§ SET EXERCISE:
Please extract every line of the entries below that contains the word "does". Case counts.

[Spatial reasoning dataset excerpts]
────────────────────────────────────────

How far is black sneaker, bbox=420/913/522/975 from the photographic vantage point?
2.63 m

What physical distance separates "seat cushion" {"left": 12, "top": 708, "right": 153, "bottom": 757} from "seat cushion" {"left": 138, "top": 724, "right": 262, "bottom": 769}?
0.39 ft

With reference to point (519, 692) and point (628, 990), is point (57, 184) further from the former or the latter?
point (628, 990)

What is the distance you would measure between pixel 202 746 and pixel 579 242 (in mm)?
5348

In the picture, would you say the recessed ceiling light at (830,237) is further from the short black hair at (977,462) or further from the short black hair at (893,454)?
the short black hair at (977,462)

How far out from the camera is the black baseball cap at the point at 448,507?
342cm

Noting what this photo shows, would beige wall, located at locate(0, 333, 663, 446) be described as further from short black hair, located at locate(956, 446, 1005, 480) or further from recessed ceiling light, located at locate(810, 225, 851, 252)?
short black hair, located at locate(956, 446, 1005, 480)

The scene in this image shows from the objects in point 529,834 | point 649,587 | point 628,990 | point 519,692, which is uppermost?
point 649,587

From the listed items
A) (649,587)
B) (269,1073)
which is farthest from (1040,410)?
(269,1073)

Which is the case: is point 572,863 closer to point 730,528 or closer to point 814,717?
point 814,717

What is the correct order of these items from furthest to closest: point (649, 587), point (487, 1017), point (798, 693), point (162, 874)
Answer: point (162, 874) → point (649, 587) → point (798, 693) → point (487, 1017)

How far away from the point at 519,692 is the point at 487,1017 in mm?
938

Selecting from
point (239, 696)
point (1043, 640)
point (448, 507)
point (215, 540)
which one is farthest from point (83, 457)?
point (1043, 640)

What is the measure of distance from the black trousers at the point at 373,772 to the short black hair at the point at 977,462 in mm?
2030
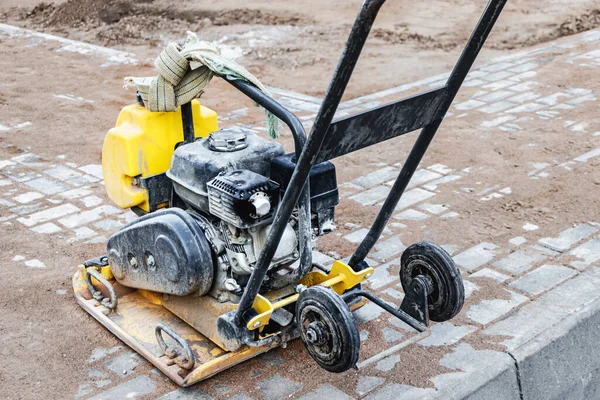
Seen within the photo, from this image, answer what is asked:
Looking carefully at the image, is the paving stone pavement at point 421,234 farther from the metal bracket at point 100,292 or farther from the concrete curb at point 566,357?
the metal bracket at point 100,292

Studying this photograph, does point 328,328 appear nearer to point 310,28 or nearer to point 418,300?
point 418,300

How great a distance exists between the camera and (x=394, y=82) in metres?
9.66

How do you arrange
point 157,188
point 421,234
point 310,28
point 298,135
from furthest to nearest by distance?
point 310,28 → point 421,234 → point 157,188 → point 298,135

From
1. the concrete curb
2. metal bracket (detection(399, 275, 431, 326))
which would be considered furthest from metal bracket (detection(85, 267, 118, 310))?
the concrete curb

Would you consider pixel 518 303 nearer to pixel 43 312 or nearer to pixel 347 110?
pixel 43 312

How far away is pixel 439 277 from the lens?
4090mm

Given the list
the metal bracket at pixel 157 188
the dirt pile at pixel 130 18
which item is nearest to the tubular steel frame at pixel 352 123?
the metal bracket at pixel 157 188

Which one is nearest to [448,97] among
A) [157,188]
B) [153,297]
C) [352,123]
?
[352,123]

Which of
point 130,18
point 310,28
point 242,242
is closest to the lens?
point 242,242

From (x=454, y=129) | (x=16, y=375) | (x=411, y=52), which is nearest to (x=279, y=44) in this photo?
(x=411, y=52)

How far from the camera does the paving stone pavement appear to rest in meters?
4.21

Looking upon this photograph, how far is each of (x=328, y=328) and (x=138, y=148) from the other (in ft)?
5.19

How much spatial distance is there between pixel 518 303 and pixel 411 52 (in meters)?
6.64

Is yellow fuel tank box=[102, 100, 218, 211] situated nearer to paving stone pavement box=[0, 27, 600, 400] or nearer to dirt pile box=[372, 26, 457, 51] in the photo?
paving stone pavement box=[0, 27, 600, 400]
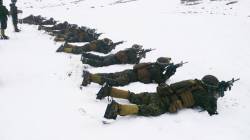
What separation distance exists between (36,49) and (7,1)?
38157mm

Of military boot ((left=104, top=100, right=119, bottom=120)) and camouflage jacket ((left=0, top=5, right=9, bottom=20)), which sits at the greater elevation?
camouflage jacket ((left=0, top=5, right=9, bottom=20))

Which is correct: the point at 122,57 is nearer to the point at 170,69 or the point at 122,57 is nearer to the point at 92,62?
the point at 92,62

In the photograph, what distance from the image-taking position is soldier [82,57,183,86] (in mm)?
9125

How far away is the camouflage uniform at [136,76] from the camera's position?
29.9 feet

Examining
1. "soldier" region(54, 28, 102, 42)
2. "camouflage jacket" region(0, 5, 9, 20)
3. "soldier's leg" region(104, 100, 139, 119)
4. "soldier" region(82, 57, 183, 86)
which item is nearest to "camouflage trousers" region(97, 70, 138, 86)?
"soldier" region(82, 57, 183, 86)

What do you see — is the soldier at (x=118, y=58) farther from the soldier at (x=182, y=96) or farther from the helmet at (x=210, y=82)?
the helmet at (x=210, y=82)

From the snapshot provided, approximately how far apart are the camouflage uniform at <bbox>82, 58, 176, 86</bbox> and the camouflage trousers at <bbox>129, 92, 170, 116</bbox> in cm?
133

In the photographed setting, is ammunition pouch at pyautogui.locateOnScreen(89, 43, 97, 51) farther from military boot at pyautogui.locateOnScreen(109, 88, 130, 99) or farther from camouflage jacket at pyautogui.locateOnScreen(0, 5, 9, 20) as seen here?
camouflage jacket at pyautogui.locateOnScreen(0, 5, 9, 20)

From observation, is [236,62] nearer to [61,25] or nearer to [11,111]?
[11,111]

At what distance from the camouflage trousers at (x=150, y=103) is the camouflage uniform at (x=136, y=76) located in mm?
1334

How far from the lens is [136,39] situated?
54.3ft

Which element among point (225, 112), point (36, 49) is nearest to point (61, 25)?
point (36, 49)

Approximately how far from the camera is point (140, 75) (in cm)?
942

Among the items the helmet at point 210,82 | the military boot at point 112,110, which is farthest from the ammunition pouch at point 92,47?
the military boot at point 112,110
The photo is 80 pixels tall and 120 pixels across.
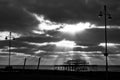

────────────────────────────────────────

§ FINISHED EXERCISE:
Studying this photograph, does point 328,328 appear nearer to point 310,28 or nearer to point 418,300?
How far from the camera does the paving stone pavement appear to rest in meters?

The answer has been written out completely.